Kelime Sayısı:480
3 Bölüm
Mektup
Sevgili Kral
Gavanant
‘’Size iyi dileklerimi sunarak yazıya
başlıyorum. Şehirlerinizden Krimorda idam edilmek üzerine bir çocuğum var. Onu
almaya geleceğim bana zorluk çıkartılmaması karşılığında şehirde kimseye zarar
vermeden ayrılacağım. Dediğim gibi olmaz çocuğumu idam etmeye kalkarsanız ve
karşımda durursanız o şehirde yaşayan herkesi yok edeceğim. Nefes alan her şeyi
yok ederim çünkü ben yok ediciyim. Eminim sizden önce yazdıklarımı okuyanlar olmuştur.
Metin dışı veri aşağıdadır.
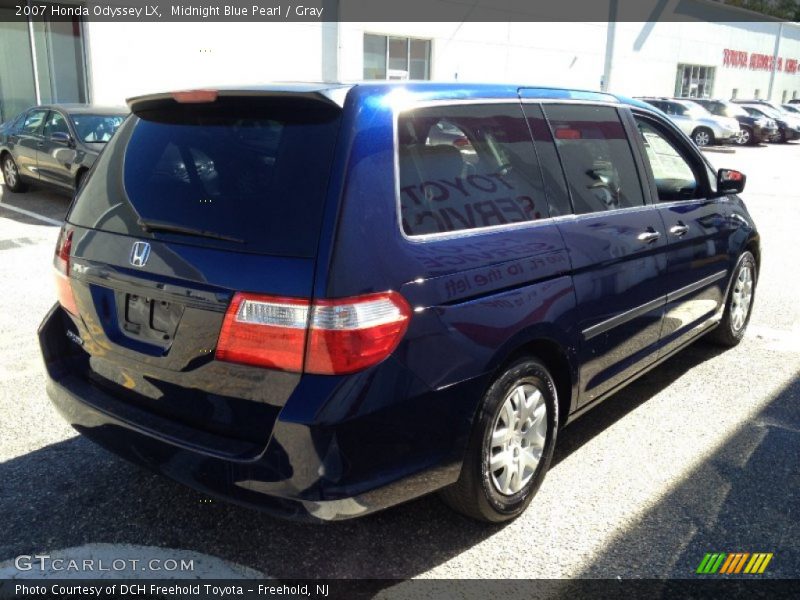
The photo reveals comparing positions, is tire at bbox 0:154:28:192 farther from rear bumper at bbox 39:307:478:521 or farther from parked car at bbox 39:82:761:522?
rear bumper at bbox 39:307:478:521

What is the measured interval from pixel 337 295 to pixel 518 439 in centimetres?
117

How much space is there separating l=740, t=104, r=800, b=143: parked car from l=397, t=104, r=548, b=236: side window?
32.0 meters

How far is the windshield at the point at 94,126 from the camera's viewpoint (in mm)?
10719

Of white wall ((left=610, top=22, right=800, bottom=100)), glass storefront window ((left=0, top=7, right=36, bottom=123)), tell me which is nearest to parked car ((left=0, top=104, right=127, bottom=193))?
glass storefront window ((left=0, top=7, right=36, bottom=123))

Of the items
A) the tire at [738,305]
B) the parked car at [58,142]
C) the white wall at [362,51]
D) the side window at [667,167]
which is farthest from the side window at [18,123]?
the tire at [738,305]

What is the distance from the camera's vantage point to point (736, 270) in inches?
197

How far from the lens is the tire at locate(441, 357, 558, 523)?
281 cm

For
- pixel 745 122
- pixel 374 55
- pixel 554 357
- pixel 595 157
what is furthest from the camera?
pixel 745 122

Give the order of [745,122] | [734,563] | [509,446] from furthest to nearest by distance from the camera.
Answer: [745,122], [509,446], [734,563]

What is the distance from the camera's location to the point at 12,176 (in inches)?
497

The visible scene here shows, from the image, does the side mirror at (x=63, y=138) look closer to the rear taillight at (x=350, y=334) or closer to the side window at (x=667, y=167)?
the side window at (x=667, y=167)

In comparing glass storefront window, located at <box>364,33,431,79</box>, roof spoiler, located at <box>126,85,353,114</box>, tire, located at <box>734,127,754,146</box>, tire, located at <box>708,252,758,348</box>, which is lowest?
tire, located at <box>734,127,754,146</box>

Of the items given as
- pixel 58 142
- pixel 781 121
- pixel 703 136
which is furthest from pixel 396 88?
pixel 781 121

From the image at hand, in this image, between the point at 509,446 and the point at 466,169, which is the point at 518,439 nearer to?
the point at 509,446
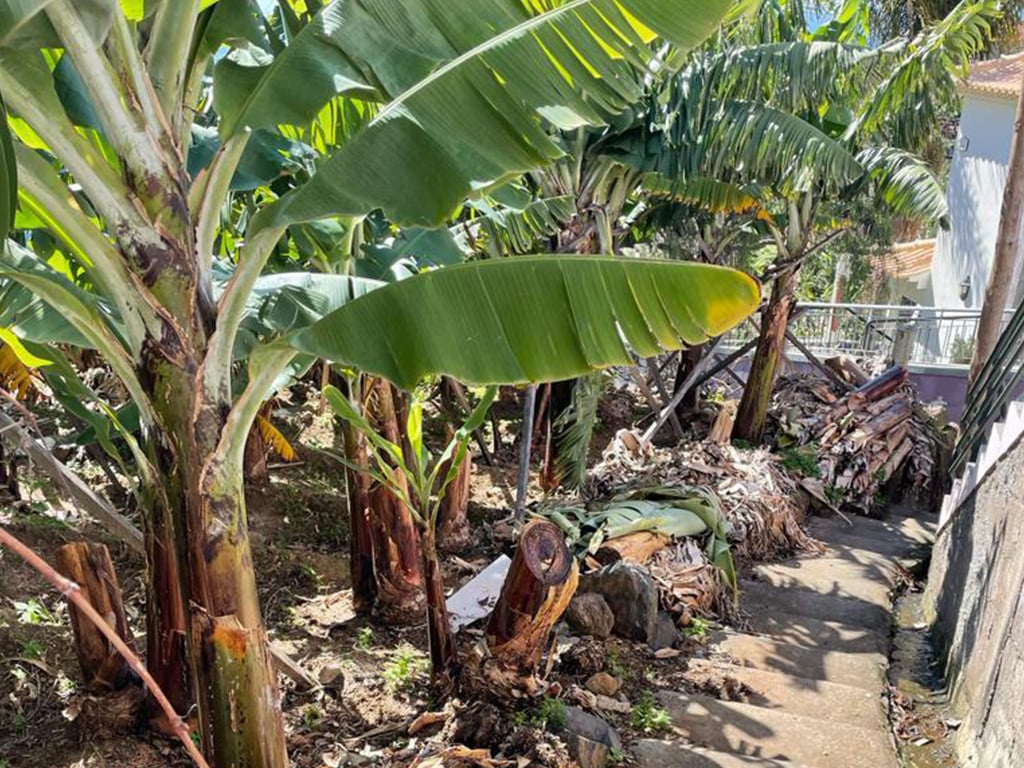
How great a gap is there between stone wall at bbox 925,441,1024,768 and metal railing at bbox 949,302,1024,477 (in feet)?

Sizler bunu okurken ben yakında Krimorda olacağım. Oğlumu alıp şehri terk
edeceğim başta söylediğim gibi. Gözünüzde Krimor değerliyse ona zarar gelmeden
bu işi sonlandırabiliriz.’’
Yenilmez Efsane
Borla
Haberi mektubu okuduğunda Kralın yüzü
sararmış ve solmuştu. Onun ismini duymak
bile kalp atışlarını hızlandırmıştı. Ellerinin titremeye başladığını fark etti
ama kimseye belli etmemeyi kendisini kontrol etmeliydi. Borla ona apaçık tehdit
savurmuştu. Bretoneska ile savaşın başlamasına az zaman kala duyduğu en kötü
haberdi. Savaşı bir anda unuttu. Borla Bretoneska’dan daha büyük tehdit
oluşturuyordu. Bedeni terlemeye başlıyordu. Bu buhranlı günlerinde savaşın
kapıya dayanması yetmiyormuş gibi katiller katilinin yeniden ortaya çıkışı onu
iyice sarsmıştı. Nefes almakta güçlük çektiğini fark edince üzerindeki
elbisesinin düğmelerini açtı. Sinirliydi ve haberciye bağırıp küfretti. Tek
tesellisi buydu zira haberci Borla’ya çalışan birisi değildi. Kral
‘’Neden bana daha
önce ulaştırmadınız ahmaklar!’’ diye söylendi. Haberi ilk alan haberci içeriği
okuduktan sonra Kral Süvarisine vermişti. Kral Süvarileri özel atları olan
seçkin birimlerdi. Oldukça hızlılardı ve en kısa sürede başkent Gimbru’ya
ulaşmıştı fakat katiller katili onlardan çok daha hızlıydı. Haberci krala
hiçbir cevap vermedi. Kral ne yapacağını bilemiyordu, düşünmesi ve doğru karar
vermesi gerekiyordu. Onun oğlunun Krimorda bulunması onun işine yarayabilirdi
fakat diğer taraftan katiller katilini karşısına almış olurdu. Onun ölümü
başlanmayan savaşı durdurabilir krallık meclisinde kralın gücünü
yükseltebilirdi. Onun oğlunu ellerinde tutamazlar ise bu krallığın sonu
demekti. O şehri yok edebilecek güçteydi. Karşı gelirse bir şehri kaybetmekten
fazlası olacaktı. Eğitim kamplarından bir tanesi o şehirdeydi. Yeni eğitilen
askerler savaşta faydası olacağını düşünüyordu.
Kral
‘’Krimorda
savaşçılarımızdan kim var?’’ diye sordu. Haberci öylece bekliyordu. Onu geri
gönderdiler. Onun yanında bulunan adamlardan bir tanesi ileriye çıktı. Bu adam
kralın fikir danışmanı ve krallık ile ilgili hemen hemen her şeyi bilen Sözcü
Xea idi. Yaşlıydı fakat dirençli görünüyordu. Bir dizini ve başını öne eğerek
eğildi. ‘’Lord Magran Savaş Lordu Fekas ve Yüce savaşçı Gereko var’’ dedi. Kral
hiç düşünmeden kararını vermişti. Bırakın oğlunu alsın ona zorluk çıkarmayın.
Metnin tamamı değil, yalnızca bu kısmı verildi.